Stevenson v. Am. Cas. Co. of Reading

Decision Date27 January 2016
Docket NumberNo. W2015–00425–COA–R3–CV,W2015–00425–COA–R3–CV
Citation496 S.W.3d 762
Parties Dr. Robin M. Stevenson v. American Casualty Company of Reading, Pennsylvania
CourtTennessee Court of Appeals

Thomas D. Yeaglin, Memphis, Tennessee, for the appellant, Dr. Robin M. Stevenson.

Carl Knoerr Wyatt, Memphis, Tennessee, for the appellee, American Casualty Company of Reading, Pennsylvania.

BRANDON O. GIBSON

, J., delivered the opinion of the court, in which ARNOLD B. GOLDIN and KENNY ARMSTRONG, J.J., joined.

OPINION

BRANDON O. GIBSON, J.

This appeal involves a lawsuit filed by an insured against his insurer due to the insurer's failure to pay a claim for a theft loss. The trial court granted summary judgment to the insurer, finding no coverage under the policy. We affirm.

I. Facts & Procedural History

On April 24, 2014, Dr. Robin M. Stevenson (Plaintiff) filed this lawsuit against his insurer, American Casualty Company of Reading, Pennsylvania (“Insurer”). According to the complaint, Plaintiff is a resident of Memphis, Tennessee, but he and another doctor leased a building in Southaven, Mississippi, and maintained a policy of insurance on the premises to insure against perils including theft. The physicians used the insured premises for “metal work purposes as [they] both enjoyed that type of activity.” The complaint alleged that on or about April 27, 2012, while the coverage was in effect, Plaintiff's “trailer and certain expensive antique fencing components” located in the bed of the trailer were stolen from the insured premises. According to the complaint, Insurer paid the claim for the loss of the trailer but denied coverage for its cargo, i.e., the antique fencing material. Plaintiff alleged bad faith and sought to recover compensatory and punitive damages for breach of the insurance contract. Insurer filed an answer admitting the existence of a dispute over whether Plaintiff's claim was for a covered loss.

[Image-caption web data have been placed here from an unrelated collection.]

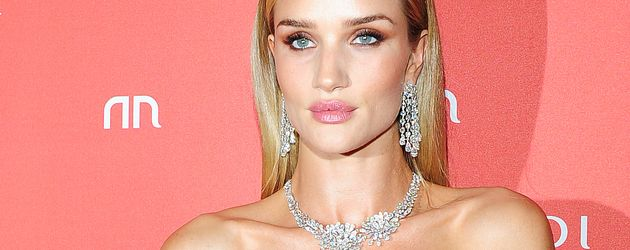Rosie Huntington-Whiteley auf der Londoner Fashion Week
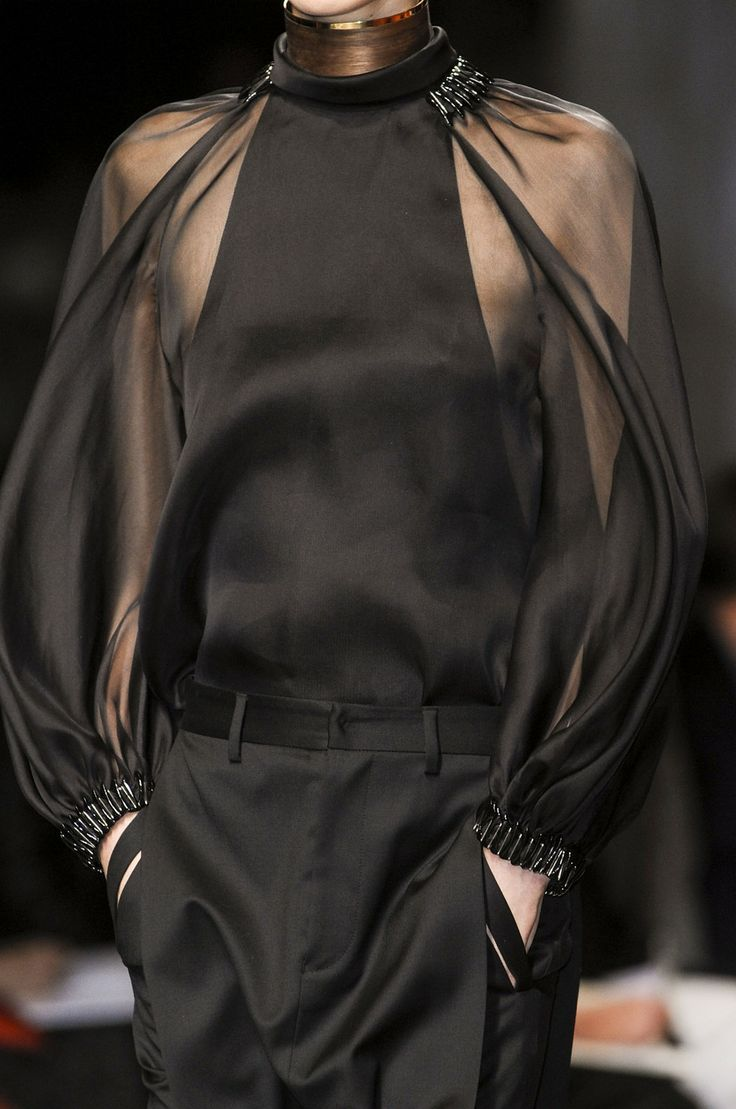 Givenchy Spring 2013 (Raglan Sleeve) This style of sleeve has gained popularity in recent…
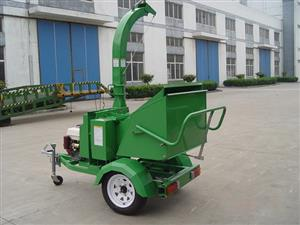 "Trailer Mounted Wood chipper , with self feeding system,3Bladed,5""Diameter Capacity, powered by 25hp"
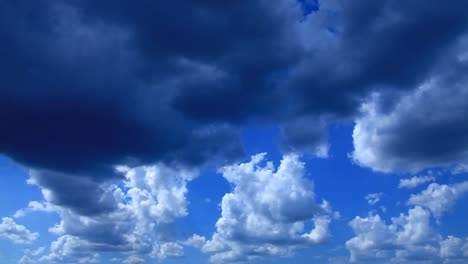 Time-lapse-sky-in-summer-day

Plaintiff filed a motion for summary judgment, contending that Insurer engaged in bad faith by denying coverage for the fencing cargo when it paid the claim for the stolen trailer under the same policy and factual circumstances. Plaintiff submitted an affidavit in which he estimated that the stolen fencing material was worth $10,000.

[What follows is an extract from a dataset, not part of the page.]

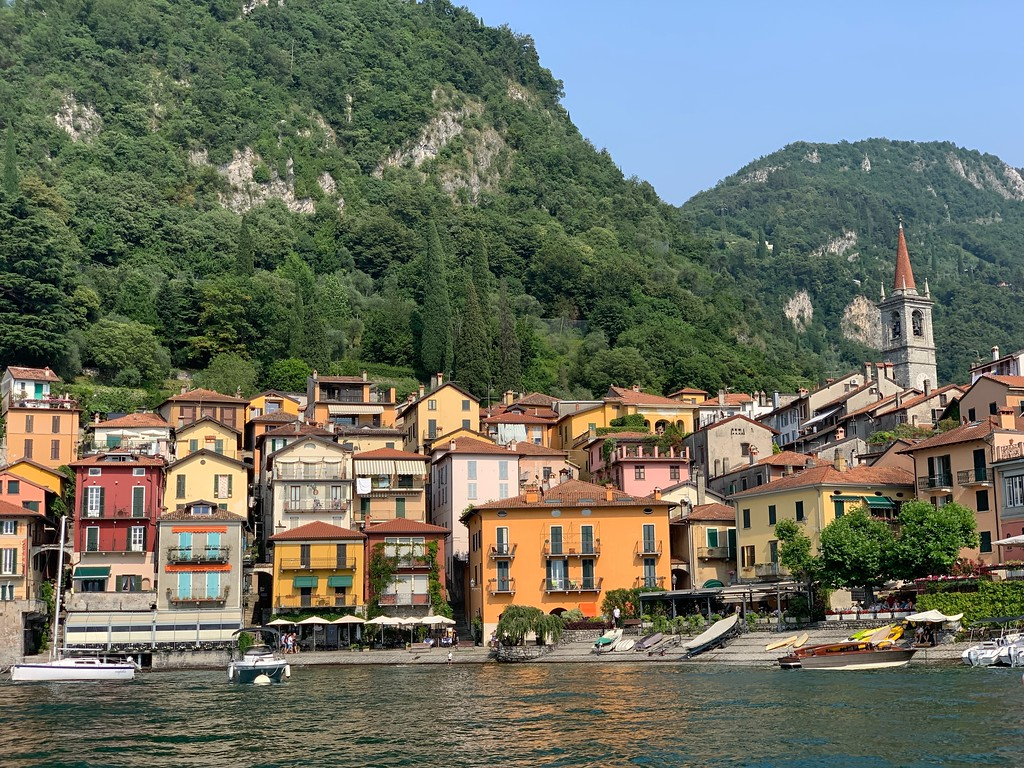 Travel to Lake Como Italy for Valentine's Day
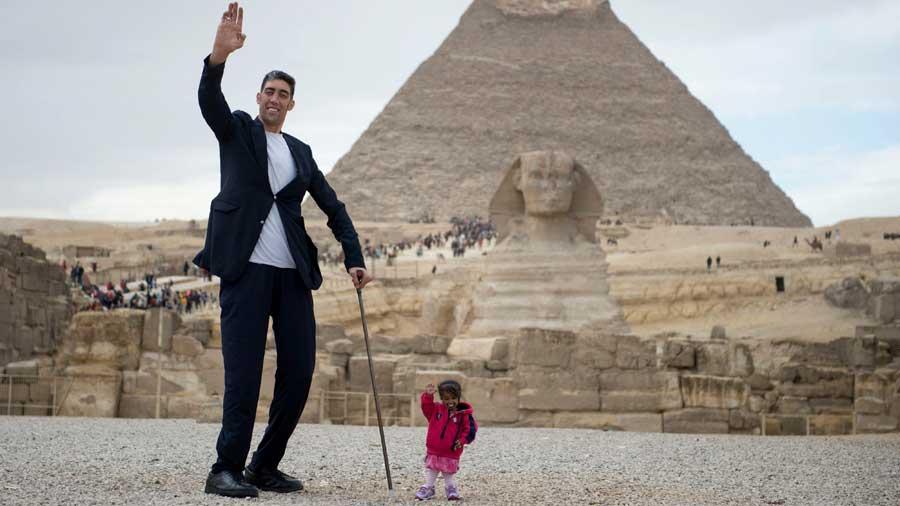 el hombre m s grande del mundo y la mujer m s peque a del mundo visitan egipto. Black Bedroom Furniture Sets. Home Design Ideas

Insurer filed a cross-motion for summary judgment, denying the existence of coverage under its policy. Insurer claimed that it paid the claim for the loss of the trailer because the policy specifically provided coverage for trailers. However, Insurer maintained that the policy did not provide coverage for the fencing material. Insurer noted that the policy covered “Business Personal Property” but claimed that the fencing material did not qualify as such because Plaintiff admitted in his statement to Insurer that he personally owned the fencing material and that no business was performed at the insured premises. Insurer also acknowledged that the policy provided coverage for “Personal Effects,” but again, Insurer claimed that the fencing material did not qualify. The policy endorsement entitled “Personal Effects” stated:

Personal Effects.
1. When a Limit of Insurance is shown in the Declarations for Building or Business Personal Property at the described premises, you may extend that insurance to apply to direct physical loss of or damage to personal effects owned by:
a. You; or
b. Your officers, partners, “members”, “managers”, “employees”, directors or trustees;
caused by or resulting from a Covered Cause of Loss.
2. Such property must be located at a described premises.
3. The most we will pay for loss or damage under this Coverage Extension in any one occurrence is $25,000 at each described premises.
4. Payments under this Coverage Extension are in addition to the applicable Limits of Insurance.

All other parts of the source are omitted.